### Problem
Return, unchanged, the stretch of the passage on the torpedo's origins that opens with the words containing "Diagram 1 from" and closes with "external antimatter torpedoes.".

On 2634.155, Crown Prince Gilkarg, the Barons of the eight noble clans and the heads of several claw fleets gathered to observe the first demonstration of a ship-killed torpedo. The test went flawlessly, an Asjaka bomber destroyed a Butha-class cruiser in a single strike, and the secret weapon that would allow the Empire of Kilrah to begin a war which would be fought on a scale unlike any before it was in place. The germ of the torpedo concept, however, belonged to Kilrah's impending foe. The Terran Confederation first demonstrated the concept in 2622, during the Panama system war games. There, the Blue admiral succesfully sank all ten of his opponent's battlewagons using a simulated fighter-based weapon capable of penetrating shields. The move was disqualified and its success was classified; the win went to Red team. Nevertheless, key figures took note and whispers of the potential behind the weapon would find their way to the highest echelons of the Empire as a new war strategy was being developed to combat the powerful Confederation Navy.
Diagram 1 from US Patent 1,032,394 showing Admiral Fiske's Method Of and Apparatus For delivering an aerial torpedo and a CF-131 Broadsword bomber with external antimatter torpedoes.

### Data
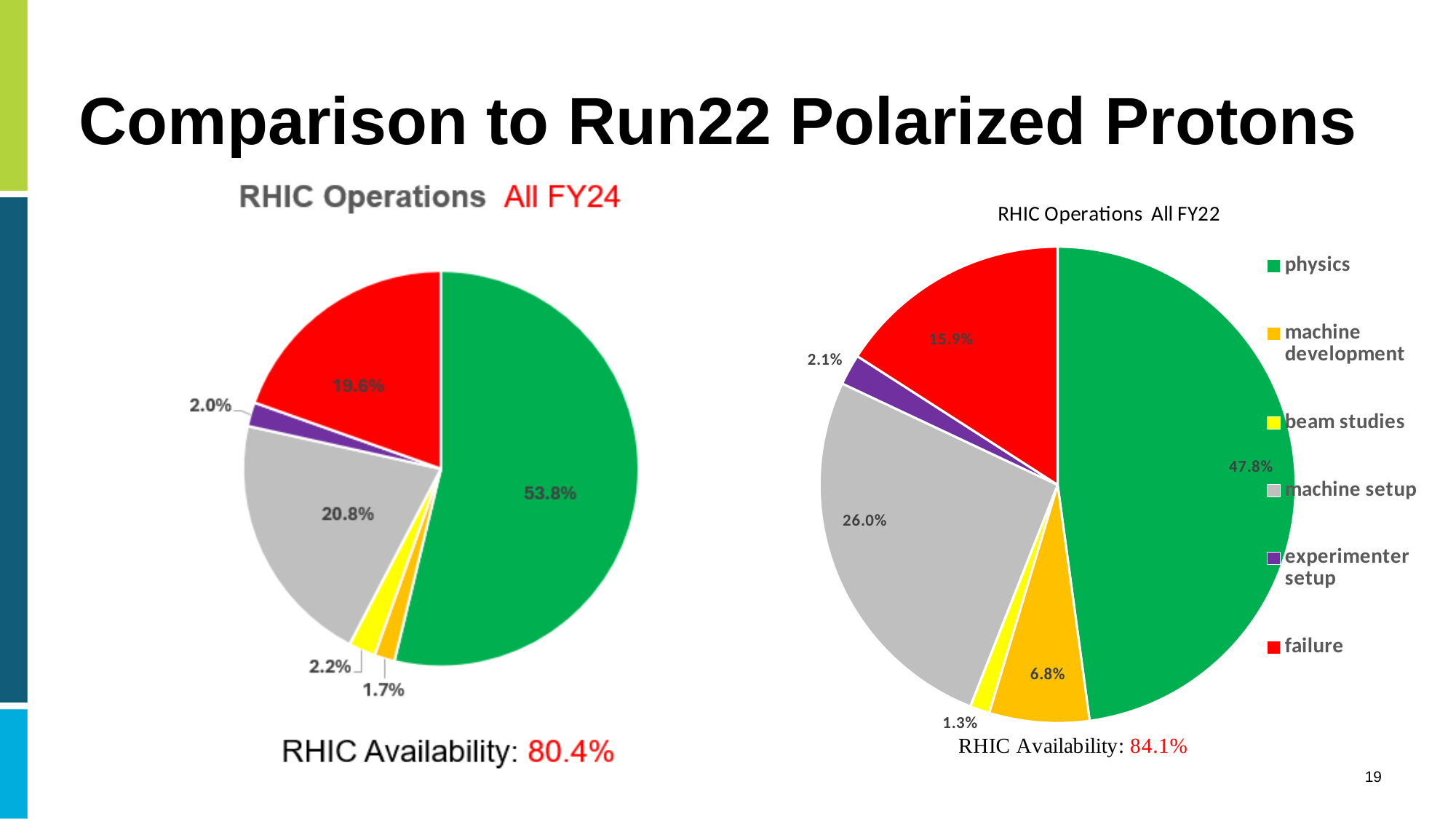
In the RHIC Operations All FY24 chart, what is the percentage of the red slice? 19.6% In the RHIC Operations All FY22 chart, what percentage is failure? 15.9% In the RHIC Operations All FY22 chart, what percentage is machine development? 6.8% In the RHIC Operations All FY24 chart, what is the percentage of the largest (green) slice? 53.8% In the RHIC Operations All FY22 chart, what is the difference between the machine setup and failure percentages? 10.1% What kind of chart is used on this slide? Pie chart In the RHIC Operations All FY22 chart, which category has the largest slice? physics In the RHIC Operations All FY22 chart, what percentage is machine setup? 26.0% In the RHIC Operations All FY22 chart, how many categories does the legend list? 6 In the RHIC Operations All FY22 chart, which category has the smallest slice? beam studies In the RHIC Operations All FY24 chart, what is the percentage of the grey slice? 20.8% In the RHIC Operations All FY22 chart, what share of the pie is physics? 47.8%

### The answer
Diagram 1 from US Patent 1,032,394 showing Admiral Fiske's Method Of and Apparatus For delivering an aerial torpedo and a CF-131 Broadsword bomber with external antimatter torpedoes.